JUNEAU, Ala. – The latest Pilot Series from Alaskan Brewing Co., Imperial Bock, draws inspiration from an old-world beer style. Alaskan Imperial Bock is brewed in the style of an Eisbock, an amped up version of a German doppelbock first brewed by fourteenth century Bavarian monks during cold winter months, but the brewery’s version strays from tradition.

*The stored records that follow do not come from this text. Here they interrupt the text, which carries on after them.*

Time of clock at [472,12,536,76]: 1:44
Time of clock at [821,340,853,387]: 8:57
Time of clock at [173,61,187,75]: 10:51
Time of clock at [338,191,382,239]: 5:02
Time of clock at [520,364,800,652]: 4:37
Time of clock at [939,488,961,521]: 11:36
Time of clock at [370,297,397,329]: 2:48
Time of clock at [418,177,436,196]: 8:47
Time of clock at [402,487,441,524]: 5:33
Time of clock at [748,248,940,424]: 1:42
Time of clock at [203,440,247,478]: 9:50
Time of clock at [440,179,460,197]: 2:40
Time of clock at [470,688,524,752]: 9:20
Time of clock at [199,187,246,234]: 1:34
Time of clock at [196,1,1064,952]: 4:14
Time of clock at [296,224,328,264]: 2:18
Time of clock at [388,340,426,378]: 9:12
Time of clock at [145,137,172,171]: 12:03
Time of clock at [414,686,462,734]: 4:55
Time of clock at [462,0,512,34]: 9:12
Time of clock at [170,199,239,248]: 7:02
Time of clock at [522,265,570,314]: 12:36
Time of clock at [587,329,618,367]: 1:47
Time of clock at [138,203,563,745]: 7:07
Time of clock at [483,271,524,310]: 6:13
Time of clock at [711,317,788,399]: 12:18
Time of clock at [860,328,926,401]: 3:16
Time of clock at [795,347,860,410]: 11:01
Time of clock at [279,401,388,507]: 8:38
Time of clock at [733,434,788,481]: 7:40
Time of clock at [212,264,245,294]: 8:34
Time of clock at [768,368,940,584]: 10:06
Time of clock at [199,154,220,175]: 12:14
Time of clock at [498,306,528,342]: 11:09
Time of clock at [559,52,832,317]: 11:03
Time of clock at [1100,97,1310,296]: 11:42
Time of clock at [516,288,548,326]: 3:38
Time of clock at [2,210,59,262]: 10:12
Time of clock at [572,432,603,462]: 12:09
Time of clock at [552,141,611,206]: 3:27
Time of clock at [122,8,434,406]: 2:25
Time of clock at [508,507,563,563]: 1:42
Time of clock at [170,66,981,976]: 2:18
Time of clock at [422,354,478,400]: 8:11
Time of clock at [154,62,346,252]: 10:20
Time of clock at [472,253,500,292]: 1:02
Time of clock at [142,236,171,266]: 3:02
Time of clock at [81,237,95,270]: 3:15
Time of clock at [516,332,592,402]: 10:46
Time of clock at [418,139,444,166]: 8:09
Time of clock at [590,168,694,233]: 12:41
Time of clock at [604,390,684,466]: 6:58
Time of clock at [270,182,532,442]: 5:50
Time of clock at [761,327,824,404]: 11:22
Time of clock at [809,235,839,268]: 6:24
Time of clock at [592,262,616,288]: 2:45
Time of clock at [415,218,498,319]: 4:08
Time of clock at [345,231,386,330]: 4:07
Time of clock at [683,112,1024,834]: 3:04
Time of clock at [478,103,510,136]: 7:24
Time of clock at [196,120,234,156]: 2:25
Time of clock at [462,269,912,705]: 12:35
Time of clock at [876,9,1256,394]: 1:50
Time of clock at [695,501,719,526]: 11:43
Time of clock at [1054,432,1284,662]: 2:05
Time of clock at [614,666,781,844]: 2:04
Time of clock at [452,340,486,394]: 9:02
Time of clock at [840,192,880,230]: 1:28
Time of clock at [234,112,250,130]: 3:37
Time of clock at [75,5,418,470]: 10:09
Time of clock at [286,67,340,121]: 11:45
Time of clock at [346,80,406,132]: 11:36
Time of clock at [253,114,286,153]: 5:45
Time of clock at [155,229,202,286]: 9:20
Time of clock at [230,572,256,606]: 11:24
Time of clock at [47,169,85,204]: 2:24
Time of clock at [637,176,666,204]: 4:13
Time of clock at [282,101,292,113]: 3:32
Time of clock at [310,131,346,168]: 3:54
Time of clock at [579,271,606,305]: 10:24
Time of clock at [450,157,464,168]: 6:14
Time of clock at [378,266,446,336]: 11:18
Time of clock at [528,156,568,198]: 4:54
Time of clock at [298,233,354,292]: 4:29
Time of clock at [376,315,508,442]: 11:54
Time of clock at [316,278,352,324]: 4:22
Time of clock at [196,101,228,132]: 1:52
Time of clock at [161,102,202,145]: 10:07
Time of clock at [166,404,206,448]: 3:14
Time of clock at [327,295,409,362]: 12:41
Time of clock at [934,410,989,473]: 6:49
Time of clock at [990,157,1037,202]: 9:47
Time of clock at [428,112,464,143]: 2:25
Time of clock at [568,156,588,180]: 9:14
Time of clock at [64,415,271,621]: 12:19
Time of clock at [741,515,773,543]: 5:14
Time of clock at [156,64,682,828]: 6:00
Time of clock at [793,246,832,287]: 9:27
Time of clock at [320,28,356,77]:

Like most winter warmers, Eisbocks are rich in flavor with a pronounced malt sweetness and a warm alcoholic finish. They are traditionally produced by freezing a doppelbock and removing the ice crystals to intensify flavor and strength. “Alaskan Imperial Bock is based off Eisbock, but instead of freezing it, we brewed a higher gravity beer to achieve a higher strength,” said Alaskan Brewing Head Brewer, Rob Day. “We then rest it on vanilla oak chips to help smooth the character that you typically get from a high-alcohol bock,” explained Day. “The result is a sweet, malty beer that doesn’t taste heavy.”
Imperial Bock is rich, robust, and full-bodied with cherry notes, toasty overtones, a mellow vanilla sweetness and a clean finish. “Imperial Bock is a big, bold beer, coming in at 12.5% alcohol content by volume,” said Alaskan Brewing Communications Manager, Andy Kline. “Apparently, German friars would sustain themselves on doppelbock while fasting during lent. But I’d recommend pairing Imperial Bock with equally rich and hearty foods like venison, pork or duck,” said Kline.
In homage to the Eisbock style, the label features the spotted seal, which inhabits the icy border areas where sea ice mixes with open water on the continental shelf of the Beaufort, Chukchi, and Bering Seas in the Arctic.
Imperial Bock will be available beginning in December in the 25 states where Alaskan beer is distributed.
Alaskan Brewing Co. was founded in Juneau, Alaska, in 1986 by Marcy and Geoff Larson. Then 28, they solicited help from about 80 investors to form the country’s 67th independent brewery at the time, the first since prohibition in Juneau. Though founded in 1986, its history reaches back to the Gold Rush Era, from which many recipes draw inspiration.